Abe Elimimian

No. 37, 23
- Position: Cornerback

Personal information
- Born: March 2, 1982 (age 43) Calabar, Nigeria
- Height: 5 ft 10 in (1.78 m)
- Weight: 190 lb (86 kg)

Career information
- High school: Crenshaw (CA)
- College: Hawaii
- NFL draft: 2005: undrafted

Career history

Playing
- San Diego Chargers (2005)*; Chicago Bears (2006)*; Amsterdam Admirals (2006–2007);
- * Offseason and/or practice squad member only

Coaching
- Crenshaw High School (2007–2009) Defensive coordinator; SMU (2010–2011) Graduate assistant; Washington State (2012) Graduate assistant; Simon Fraser (2014) Defensive coordinator & linebackers coach; Hawaii (2015) Secondary coach; Hawaii (2015) Interim defensive coordinator & secondary coach; Hawaii (2016–2017) Secondary coach; Hawaii (2018–2019) Cornerbacks coach; Hawaii (2020) Cornerbacks coach & recruiting coordinator; Hawaii (2021) Running backs coach; Hawaii (2022–2023) Cornerbacks coach;

Awards and highlights
- First-team All-WAC (2004);

= Abe Elimimian =

American football player and coach (born 1982)

Abraham Elimimian (born March 2, 1982) is an American football coach and former player who was most recently the cornerbacks coach at the University of Hawaii at Manoa.

== Playing career ==
Elimimian played cornerback at Hawaii from 2000 to 2004. He received offers from bigger schools such as Oregon State and Washington State but suffered a severe knee injury his senior year of high school, and the two schools withdrew. He received the final scholarship Hawaii had in 2000 highly due to the fact that his high school football coach was a former Hawaii standout and had contacted then-associate head coach George Lumpkin. In his senior season, Elimimian earned first-team all-WAC honors, one of eight Hawaii players to do so.

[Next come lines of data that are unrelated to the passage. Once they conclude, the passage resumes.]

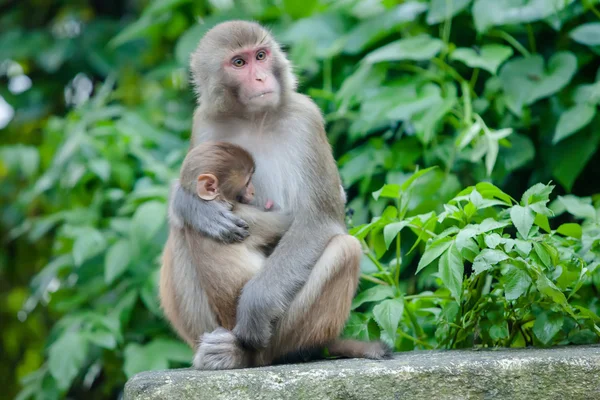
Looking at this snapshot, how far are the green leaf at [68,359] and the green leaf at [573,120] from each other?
3641 mm

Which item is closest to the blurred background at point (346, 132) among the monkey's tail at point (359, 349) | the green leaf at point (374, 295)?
the green leaf at point (374, 295)

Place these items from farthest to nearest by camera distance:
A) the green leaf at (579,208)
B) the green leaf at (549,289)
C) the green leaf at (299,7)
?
the green leaf at (299,7) → the green leaf at (579,208) → the green leaf at (549,289)

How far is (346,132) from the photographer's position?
271 inches

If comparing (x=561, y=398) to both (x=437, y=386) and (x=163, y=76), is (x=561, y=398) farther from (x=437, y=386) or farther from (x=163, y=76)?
(x=163, y=76)

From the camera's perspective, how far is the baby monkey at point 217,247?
4207mm

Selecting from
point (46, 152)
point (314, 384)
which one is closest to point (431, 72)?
point (314, 384)

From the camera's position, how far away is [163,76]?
826 cm

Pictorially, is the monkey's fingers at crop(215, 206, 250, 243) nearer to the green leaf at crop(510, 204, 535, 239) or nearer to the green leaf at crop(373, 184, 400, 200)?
the green leaf at crop(373, 184, 400, 200)

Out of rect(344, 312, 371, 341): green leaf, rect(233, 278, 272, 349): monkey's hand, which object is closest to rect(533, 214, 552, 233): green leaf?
rect(344, 312, 371, 341): green leaf

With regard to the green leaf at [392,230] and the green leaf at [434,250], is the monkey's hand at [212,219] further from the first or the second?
the green leaf at [434,250]

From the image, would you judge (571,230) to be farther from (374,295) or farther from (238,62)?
(238,62)

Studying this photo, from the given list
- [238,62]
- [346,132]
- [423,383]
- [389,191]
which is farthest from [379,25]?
[423,383]

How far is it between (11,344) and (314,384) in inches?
255

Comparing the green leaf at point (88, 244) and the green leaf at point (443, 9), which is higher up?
the green leaf at point (443, 9)
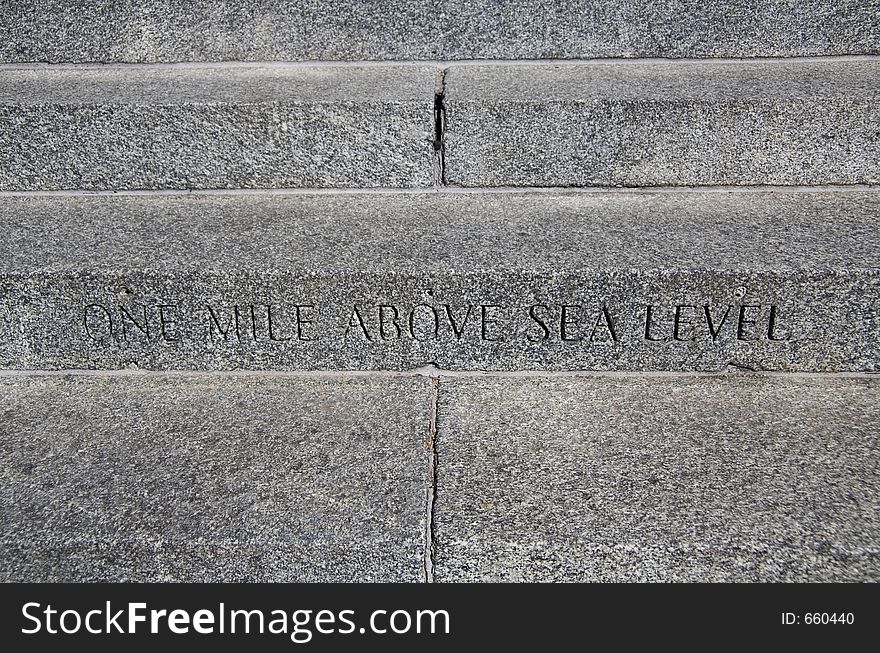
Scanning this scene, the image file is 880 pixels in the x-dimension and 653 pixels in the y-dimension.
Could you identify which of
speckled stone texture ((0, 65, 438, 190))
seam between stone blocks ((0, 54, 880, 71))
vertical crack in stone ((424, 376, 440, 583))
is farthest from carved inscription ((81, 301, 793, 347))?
seam between stone blocks ((0, 54, 880, 71))

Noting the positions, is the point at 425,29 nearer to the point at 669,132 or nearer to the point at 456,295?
the point at 669,132

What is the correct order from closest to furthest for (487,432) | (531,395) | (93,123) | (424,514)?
(424,514)
(487,432)
(531,395)
(93,123)

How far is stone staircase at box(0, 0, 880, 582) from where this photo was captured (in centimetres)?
106

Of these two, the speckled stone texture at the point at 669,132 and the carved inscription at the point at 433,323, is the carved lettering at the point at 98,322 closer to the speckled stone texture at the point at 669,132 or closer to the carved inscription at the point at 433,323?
the carved inscription at the point at 433,323

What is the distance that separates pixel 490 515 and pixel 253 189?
1021 millimetres

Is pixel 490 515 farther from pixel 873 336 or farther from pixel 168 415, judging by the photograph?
pixel 873 336

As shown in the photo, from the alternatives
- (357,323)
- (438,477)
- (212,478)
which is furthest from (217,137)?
(438,477)

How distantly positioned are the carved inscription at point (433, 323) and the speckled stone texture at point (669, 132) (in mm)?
436

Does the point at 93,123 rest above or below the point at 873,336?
above

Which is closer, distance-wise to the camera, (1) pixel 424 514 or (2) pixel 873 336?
(1) pixel 424 514

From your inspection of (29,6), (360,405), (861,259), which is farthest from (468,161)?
(29,6)

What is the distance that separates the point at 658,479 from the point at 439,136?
0.92 meters

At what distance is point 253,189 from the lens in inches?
66.6

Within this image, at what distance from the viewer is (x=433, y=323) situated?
1.39 metres
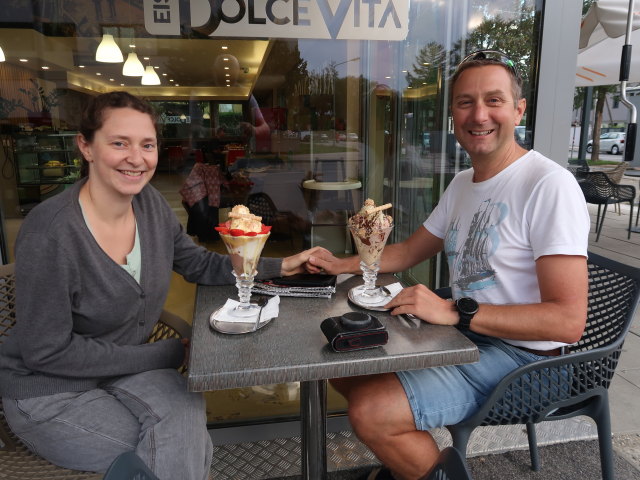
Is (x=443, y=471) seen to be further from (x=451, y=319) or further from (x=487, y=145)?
(x=487, y=145)

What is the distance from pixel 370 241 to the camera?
61.4 inches

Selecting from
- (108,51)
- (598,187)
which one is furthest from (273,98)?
(598,187)

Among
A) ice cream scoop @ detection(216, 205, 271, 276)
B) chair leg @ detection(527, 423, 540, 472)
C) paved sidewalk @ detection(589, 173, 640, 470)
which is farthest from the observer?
paved sidewalk @ detection(589, 173, 640, 470)

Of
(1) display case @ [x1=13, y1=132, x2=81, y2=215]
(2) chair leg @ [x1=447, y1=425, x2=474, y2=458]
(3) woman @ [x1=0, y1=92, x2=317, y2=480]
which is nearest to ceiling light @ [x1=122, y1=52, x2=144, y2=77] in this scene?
(1) display case @ [x1=13, y1=132, x2=81, y2=215]

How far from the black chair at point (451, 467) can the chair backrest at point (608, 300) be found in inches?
42.0

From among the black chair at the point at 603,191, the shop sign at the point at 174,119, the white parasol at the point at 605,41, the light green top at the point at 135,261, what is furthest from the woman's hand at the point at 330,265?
the black chair at the point at 603,191

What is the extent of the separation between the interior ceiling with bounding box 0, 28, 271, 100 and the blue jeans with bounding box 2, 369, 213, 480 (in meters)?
1.83

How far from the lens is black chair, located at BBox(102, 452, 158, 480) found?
25.8 inches

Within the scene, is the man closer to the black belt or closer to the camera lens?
the black belt

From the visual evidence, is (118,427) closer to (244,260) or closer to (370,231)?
(244,260)

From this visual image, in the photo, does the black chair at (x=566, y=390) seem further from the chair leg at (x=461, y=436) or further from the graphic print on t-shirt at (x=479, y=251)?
the graphic print on t-shirt at (x=479, y=251)

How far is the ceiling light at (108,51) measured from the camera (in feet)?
9.27

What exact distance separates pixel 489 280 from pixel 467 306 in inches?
8.8

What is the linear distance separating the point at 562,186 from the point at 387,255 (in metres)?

=== Professional career ===
After college, Elimimian went undrafted in the 2005 NFL draft and signed with the San Diego Chargers in 2005. He also spent one offseason with the Chicago Bears in 2006 before spending the regular season with the Amsterdam Admirals in 2006. He was then selected by Admirals again in the 13th round of the draft in 2007 and spent the season with them.

== Coaching career ==
After his playing career ended, Elimimian worked as the defensive coordinator at his alma mater Crenshaw High School from 2007 to 2009. Elimimian got his first college coaching job in 2010 when he was hired as a graduate assistant on his old college coach June Jones' staff. He then moved over to accept a graduate assistant position at Washington State in 2012, working specifically with the defensive backs.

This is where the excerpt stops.